*Aim of the task:*
Swap every "pandanus tree" in the lines below for "screw pine" and give the lines back otherwise unchanged, leaving out the pictures.

Scene-based spatial questions:
★ ★ ★ ★ ★

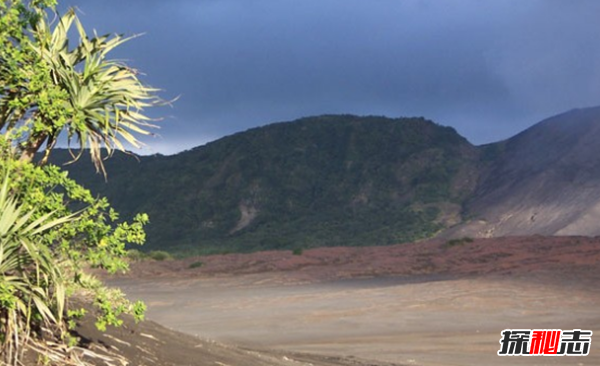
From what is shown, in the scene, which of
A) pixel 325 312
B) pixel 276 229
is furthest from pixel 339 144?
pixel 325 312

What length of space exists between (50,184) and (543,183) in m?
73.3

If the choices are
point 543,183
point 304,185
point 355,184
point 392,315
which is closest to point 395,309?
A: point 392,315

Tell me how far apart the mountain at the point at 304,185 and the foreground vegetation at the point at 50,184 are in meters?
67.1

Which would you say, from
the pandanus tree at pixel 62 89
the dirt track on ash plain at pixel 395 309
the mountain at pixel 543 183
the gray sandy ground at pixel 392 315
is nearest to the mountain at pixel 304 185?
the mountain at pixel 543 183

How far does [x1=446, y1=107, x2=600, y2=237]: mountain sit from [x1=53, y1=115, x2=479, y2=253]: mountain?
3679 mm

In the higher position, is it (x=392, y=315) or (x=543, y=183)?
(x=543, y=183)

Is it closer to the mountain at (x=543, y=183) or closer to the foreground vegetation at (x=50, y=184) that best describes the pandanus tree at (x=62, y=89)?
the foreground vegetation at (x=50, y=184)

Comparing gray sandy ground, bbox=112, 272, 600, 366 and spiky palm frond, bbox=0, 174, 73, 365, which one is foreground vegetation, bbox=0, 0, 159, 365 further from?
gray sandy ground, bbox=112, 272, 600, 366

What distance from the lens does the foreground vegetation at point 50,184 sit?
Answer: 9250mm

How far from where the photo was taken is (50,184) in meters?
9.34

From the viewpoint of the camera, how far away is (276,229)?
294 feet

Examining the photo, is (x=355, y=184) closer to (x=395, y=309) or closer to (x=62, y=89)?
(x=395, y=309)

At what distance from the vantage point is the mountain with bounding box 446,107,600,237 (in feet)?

★ ★ ★ ★ ★

*Written response:*
From what is shown, in the scene, which of
A) pixel 325 312
B) pixel 276 229
is furthest from pixel 339 144?
pixel 325 312

What length of space exists between (50,184) and (543,183) in m?
73.3

If the choices are
point 543,183
point 304,185
point 355,184
point 392,315
which is closest to point 395,309?
A: point 392,315

Tell me how far apart the mountain at the point at 304,185 and the foreground vegetation at the point at 50,184 are in meters?
67.1

Which would you say, from
the screw pine at pixel 62 89
the dirt track on ash plain at pixel 395 309
the mountain at pixel 543 183
the gray sandy ground at pixel 392 315
is nearest to the mountain at pixel 304 185?
the mountain at pixel 543 183

How far does [x1=446, y1=107, x2=600, y2=237]: mountain sit from [x1=53, y1=115, x2=479, y2=253]: mountain?
3679 mm

In the higher position, is it (x=392, y=315) or (x=543, y=183)?
(x=543, y=183)

Is it closer to the mountain at (x=543, y=183) or closer to the foreground vegetation at (x=50, y=184) that best describes the screw pine at (x=62, y=89)?
the foreground vegetation at (x=50, y=184)

Comparing gray sandy ground, bbox=112, 272, 600, 366 and spiky palm frond, bbox=0, 174, 73, 365, which one is foreground vegetation, bbox=0, 0, 159, 365 further from?
gray sandy ground, bbox=112, 272, 600, 366

What distance from the lens does the foreground vegetation at point 50,184 sit?
Answer: 9250mm

How far from where the photo was taken is (50,184) in meters?
9.34

From the viewpoint of the camera, how far away is (276,229)?
294 feet

Examining the photo, is (x=355, y=184) closer to (x=395, y=309) or closer to (x=62, y=89)?
(x=395, y=309)

At what distance from the vantage point is the mountain with bounding box 446,107,600,237 (in feet)?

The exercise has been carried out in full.